** Task statement **
Extract every line starting at the line that contains "What item among" and ending with the final line of the data, inclusive; give only those lines, word for word.

[Source records]
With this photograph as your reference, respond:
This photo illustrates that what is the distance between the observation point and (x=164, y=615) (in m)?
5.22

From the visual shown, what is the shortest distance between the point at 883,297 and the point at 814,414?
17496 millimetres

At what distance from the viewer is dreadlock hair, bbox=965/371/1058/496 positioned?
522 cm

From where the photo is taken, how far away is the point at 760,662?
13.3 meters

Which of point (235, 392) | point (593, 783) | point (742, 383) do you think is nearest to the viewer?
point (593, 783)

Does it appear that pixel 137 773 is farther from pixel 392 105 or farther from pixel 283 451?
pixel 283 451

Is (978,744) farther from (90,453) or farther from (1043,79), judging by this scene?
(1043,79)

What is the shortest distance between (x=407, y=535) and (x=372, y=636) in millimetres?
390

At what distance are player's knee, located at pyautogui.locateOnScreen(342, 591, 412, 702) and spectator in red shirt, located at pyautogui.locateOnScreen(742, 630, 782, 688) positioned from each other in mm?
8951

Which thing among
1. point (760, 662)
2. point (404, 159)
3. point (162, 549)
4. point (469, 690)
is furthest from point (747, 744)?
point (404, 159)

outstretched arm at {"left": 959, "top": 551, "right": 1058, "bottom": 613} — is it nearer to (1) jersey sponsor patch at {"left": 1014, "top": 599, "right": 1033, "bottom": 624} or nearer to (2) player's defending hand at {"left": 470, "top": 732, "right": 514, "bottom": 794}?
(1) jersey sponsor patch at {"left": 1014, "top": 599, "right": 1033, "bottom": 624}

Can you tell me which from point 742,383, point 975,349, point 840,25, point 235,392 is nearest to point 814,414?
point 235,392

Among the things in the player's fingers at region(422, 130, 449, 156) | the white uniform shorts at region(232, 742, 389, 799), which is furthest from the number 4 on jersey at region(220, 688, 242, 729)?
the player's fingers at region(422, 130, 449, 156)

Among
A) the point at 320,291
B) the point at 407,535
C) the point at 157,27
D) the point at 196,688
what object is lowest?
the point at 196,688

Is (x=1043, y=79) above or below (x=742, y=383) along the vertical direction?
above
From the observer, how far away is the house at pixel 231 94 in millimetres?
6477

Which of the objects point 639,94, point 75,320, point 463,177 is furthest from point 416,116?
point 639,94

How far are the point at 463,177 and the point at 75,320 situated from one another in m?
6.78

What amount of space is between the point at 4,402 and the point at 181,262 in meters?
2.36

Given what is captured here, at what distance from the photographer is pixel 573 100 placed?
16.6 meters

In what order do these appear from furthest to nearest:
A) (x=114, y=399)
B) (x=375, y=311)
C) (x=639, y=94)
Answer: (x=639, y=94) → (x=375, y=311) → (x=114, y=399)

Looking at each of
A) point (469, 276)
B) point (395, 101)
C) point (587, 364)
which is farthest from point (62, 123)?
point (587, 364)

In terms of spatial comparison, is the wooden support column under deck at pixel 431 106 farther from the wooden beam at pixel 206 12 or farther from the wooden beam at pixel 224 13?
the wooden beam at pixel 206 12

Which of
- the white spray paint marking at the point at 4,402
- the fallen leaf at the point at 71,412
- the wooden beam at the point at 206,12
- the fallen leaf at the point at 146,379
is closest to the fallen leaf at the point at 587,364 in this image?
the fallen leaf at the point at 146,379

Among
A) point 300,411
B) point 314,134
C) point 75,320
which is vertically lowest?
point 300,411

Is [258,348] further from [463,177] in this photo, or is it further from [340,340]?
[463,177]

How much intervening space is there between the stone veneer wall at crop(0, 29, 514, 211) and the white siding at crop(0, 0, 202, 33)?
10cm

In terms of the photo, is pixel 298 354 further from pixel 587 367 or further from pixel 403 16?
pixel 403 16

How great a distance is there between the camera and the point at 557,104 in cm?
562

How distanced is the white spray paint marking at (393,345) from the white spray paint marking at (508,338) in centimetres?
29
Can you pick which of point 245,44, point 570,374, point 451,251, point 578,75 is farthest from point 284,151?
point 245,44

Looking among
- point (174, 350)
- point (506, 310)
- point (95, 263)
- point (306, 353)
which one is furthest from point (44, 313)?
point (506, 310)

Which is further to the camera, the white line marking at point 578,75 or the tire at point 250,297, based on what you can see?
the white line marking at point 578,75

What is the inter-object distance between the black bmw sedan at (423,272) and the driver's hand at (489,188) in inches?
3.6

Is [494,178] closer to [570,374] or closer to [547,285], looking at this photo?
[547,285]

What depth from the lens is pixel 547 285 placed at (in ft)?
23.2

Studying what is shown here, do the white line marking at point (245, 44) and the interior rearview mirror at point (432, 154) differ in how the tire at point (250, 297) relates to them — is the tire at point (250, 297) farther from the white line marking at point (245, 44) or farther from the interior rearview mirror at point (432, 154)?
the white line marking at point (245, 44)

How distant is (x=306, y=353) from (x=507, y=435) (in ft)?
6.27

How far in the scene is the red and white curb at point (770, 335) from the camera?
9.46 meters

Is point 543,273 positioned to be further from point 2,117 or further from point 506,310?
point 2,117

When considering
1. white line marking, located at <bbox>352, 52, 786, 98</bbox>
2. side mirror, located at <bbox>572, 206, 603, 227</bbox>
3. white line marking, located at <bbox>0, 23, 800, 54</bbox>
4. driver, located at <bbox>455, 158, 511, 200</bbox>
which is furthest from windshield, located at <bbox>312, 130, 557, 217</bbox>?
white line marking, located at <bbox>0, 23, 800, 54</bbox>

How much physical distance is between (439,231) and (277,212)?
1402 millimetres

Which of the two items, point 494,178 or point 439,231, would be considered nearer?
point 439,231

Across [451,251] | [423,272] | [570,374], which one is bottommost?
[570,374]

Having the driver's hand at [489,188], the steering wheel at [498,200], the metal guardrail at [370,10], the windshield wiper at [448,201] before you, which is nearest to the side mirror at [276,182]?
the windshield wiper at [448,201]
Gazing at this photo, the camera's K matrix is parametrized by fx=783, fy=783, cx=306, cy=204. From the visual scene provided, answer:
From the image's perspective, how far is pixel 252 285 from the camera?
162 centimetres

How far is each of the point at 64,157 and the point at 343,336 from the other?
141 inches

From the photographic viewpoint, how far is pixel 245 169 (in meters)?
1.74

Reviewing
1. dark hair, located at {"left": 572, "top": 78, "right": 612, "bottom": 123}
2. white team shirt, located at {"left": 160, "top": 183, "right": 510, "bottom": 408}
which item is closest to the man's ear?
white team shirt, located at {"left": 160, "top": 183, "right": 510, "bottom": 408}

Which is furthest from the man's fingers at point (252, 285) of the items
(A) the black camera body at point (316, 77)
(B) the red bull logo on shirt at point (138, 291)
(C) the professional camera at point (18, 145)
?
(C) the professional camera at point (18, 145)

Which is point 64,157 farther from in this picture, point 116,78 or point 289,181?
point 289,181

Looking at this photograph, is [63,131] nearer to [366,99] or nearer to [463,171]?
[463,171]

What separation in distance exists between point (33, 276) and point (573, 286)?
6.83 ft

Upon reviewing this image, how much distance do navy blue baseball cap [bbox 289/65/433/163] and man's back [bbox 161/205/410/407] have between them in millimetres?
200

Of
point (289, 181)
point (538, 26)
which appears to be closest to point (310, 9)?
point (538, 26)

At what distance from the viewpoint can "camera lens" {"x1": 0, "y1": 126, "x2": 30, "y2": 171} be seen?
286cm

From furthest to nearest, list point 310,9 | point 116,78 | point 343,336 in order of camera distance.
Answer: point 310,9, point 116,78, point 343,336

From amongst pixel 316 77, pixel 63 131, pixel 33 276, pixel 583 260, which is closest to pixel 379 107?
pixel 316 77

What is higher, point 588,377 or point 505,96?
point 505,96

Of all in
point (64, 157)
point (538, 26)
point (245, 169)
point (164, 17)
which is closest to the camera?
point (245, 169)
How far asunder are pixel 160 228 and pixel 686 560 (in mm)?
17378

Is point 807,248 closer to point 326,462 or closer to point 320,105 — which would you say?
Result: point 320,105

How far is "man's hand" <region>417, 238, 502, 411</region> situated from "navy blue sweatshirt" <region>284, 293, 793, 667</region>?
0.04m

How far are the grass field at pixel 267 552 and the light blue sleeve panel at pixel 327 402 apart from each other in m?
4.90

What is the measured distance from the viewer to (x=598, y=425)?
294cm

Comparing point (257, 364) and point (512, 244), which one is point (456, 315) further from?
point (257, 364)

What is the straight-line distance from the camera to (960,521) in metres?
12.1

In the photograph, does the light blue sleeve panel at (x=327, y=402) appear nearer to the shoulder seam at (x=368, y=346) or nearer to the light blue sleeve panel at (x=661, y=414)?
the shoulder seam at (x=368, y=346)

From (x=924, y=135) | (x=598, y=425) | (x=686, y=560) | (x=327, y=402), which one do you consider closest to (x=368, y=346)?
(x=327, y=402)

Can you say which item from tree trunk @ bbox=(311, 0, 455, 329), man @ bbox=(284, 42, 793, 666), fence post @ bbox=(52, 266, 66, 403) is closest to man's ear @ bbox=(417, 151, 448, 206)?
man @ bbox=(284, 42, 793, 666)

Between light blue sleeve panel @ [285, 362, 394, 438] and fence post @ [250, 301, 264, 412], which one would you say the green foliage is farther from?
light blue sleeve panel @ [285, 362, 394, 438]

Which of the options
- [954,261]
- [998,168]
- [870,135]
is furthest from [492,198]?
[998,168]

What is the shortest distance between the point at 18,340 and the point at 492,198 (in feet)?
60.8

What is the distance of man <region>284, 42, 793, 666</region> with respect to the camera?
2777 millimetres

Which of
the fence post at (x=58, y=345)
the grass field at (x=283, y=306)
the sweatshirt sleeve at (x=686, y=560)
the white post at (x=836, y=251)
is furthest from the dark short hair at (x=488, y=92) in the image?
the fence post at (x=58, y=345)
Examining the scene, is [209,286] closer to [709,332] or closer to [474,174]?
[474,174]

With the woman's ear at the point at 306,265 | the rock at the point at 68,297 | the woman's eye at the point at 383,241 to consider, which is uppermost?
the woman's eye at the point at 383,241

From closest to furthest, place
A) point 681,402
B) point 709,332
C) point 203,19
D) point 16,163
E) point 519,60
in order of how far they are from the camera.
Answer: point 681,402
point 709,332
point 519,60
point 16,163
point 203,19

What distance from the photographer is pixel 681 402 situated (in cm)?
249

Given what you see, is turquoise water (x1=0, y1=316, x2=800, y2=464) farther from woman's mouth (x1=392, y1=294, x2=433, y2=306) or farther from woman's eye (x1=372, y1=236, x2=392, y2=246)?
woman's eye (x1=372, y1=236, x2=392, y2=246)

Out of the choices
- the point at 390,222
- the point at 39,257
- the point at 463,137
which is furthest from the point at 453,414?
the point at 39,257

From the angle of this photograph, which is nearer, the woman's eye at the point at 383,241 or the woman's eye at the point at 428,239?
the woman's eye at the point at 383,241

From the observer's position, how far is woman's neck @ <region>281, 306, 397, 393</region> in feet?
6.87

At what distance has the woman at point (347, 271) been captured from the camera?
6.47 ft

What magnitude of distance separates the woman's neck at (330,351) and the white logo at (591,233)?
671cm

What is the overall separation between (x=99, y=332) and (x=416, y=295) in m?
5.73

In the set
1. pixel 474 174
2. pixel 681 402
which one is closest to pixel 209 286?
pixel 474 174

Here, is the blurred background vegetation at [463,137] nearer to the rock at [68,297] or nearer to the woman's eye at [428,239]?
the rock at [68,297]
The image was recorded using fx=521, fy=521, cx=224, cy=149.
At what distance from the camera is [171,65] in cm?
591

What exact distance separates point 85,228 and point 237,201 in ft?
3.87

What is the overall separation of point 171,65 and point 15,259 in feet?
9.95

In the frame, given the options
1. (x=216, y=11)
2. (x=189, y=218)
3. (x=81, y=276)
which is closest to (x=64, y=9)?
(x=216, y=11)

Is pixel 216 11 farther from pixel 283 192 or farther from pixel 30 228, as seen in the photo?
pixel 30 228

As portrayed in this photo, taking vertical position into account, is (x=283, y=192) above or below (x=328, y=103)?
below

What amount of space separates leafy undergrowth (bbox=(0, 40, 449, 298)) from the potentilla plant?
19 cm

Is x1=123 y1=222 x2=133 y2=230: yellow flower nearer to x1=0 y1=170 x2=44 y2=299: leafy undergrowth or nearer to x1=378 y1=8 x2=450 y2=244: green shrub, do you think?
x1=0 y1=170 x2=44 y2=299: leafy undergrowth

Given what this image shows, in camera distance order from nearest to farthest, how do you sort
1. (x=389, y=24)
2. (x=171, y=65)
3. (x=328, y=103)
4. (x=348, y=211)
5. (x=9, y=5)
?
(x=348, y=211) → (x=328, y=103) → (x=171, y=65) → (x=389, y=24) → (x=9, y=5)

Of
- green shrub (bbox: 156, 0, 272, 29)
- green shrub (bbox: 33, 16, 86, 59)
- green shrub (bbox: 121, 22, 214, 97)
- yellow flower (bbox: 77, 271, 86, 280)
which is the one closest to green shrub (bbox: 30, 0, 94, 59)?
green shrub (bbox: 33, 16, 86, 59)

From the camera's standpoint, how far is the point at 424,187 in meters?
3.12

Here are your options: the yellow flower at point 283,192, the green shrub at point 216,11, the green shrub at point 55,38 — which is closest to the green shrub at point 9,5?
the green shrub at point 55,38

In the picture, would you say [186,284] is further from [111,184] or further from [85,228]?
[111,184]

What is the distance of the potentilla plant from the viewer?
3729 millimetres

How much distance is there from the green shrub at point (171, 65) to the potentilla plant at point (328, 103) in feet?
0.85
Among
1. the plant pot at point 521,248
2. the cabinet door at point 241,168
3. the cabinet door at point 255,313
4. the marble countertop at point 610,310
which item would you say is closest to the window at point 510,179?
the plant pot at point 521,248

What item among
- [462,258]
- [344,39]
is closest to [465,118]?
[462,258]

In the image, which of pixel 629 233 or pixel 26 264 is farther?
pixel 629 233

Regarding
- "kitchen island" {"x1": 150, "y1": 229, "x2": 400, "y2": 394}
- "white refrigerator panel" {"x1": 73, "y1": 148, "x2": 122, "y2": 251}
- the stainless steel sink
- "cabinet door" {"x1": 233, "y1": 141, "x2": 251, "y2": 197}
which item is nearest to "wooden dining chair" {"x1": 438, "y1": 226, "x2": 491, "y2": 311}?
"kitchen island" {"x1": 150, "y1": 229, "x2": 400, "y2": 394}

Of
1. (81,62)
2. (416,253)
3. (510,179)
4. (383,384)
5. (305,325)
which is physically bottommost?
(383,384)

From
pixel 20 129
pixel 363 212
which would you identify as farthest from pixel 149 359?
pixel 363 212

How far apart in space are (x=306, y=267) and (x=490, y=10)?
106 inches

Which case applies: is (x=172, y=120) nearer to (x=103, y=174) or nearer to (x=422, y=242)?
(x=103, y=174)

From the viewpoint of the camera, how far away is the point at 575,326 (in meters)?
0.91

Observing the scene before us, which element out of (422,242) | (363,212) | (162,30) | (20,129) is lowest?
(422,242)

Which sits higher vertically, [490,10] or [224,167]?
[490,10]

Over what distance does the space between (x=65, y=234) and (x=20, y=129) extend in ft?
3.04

** Answer in full **
What item among
- [462,258]
- [344,39]
is closest to [465,118]?
[462,258]

In the image, which of pixel 629 233 or pixel 26 264 is farther?
pixel 629 233

Regarding
- "kitchen island" {"x1": 150, "y1": 229, "x2": 400, "y2": 394}
- "white refrigerator panel" {"x1": 73, "y1": 148, "x2": 122, "y2": 251}
- the stainless steel sink
- "cabinet door" {"x1": 233, "y1": 141, "x2": 251, "y2": 197}
which item is nearest to "wooden dining chair" {"x1": 438, "y1": 226, "x2": 491, "y2": 311}?
"kitchen island" {"x1": 150, "y1": 229, "x2": 400, "y2": 394}

Of
1. (81,62)
2. (416,253)
3. (510,179)
4. (383,384)
5. (305,325)
which is physically bottommost?
(383,384)

From
pixel 20 129
pixel 363 212
which would you identify as farthest from pixel 149 359?
pixel 363 212

How far apart in space are (x=306, y=267) and (x=490, y=10)?
106 inches

Which case applies: is (x=172, y=120) nearer to (x=103, y=174) or nearer to (x=422, y=242)?
(x=103, y=174)

From the viewpoint of the camera, how far away is the point at 575,326 (in meters)?
0.91

Observing the scene before us, which element out of (422,242) | (363,212) | (162,30) | (20,129) is lowest?
(422,242)

Which sits higher vertically, [490,10] or [224,167]?
[490,10]

Over what distance does the space between (x=65, y=234) and (x=20, y=129) extend in ft?
3.04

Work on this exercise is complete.